While I understand we are all entitled to differently prioritizing ethical red lines, it saddens me whenever I see the public suffering for the sake of increased corporate profits.
...and it is only the company that gained anything. The extra parts on the market would likely have driven prices down, making the handsets less high dollar desirable theft targets. Instead; user servicibility plummeted, planned obsolescence ensured the path of least resistance was "buy another", and the accountants likely beamed at the improvement to the bottom line while the execs patted themselves on the back for a job well done securing money that otherwise "would have been left on the table".
It took the theft of phones from honest folks to make those 'extra parts' available in the past. I personally don't want these 'extra parts' on the market even if it ends up increases repair prices for everyone.
They will sell the hardware to unwitting victims as new via eBay, Craigslist, … and disappear before the victim figures it out.
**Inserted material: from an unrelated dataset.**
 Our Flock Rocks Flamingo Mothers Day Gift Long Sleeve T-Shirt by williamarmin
It is a new iPhone in the original shrinkwrap - who’d become suspicious?
If you mean "suspicious that it might have been stolen", the buyers are suspicious too, but they don't care, they're fine with it if it means they get it for cheaper.
I'm not sure we have proof it's that effective. Recently 400+ phones were stolen from a store in a well prepared way, so I assume there's plenty of ways to work around or get value from the stolen phones despite whatever Apple is doing:
I wouldn’t be surprised if activation lock causes _more_ theft. If stolen devices are worth less due to activation lock, thieves need to steal more phones to make up the lost profits.
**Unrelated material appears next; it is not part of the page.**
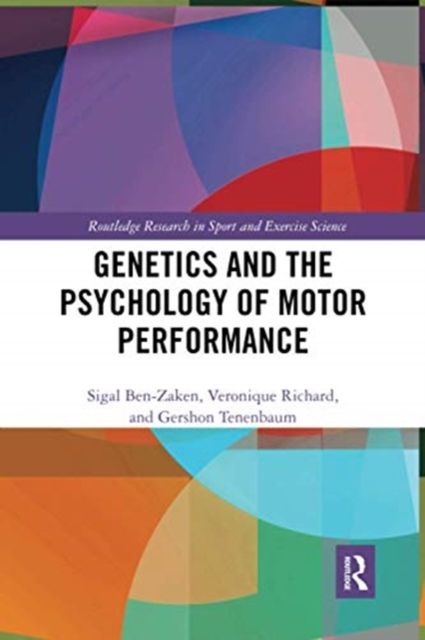 Genetics and the Psychology of Motor Performance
Also, the data on a phone is almost always far more valuable than the phone itself. If a thief steals my phone, it’s much better for me if they erase it. But they can’t do that, so my stolen phone with all my data just sits there one exploit away from being exposed.
Activation lock only serves to benefit the manufacturer as they get to sell more phones. It doesn’t benefit the consumer at all.
> thieves need to steal more phones to make up the lost profits.
Unless these thieves were rolling in money previously, I would imagine they maximize theft as much as they possibly can — why would they leave money on the table? I don’t think they’re stealing to meet some monthly quota like hired hands on a farm; they should just be acting on a risk/reward function.
And as such, I think the more likely scenario as phones decrease in value per theft, other objects are made relatively more valuable (per risk/reward), and theft would transition elsewhere.
Can I interest you in some protection... Err, 3 year service plan?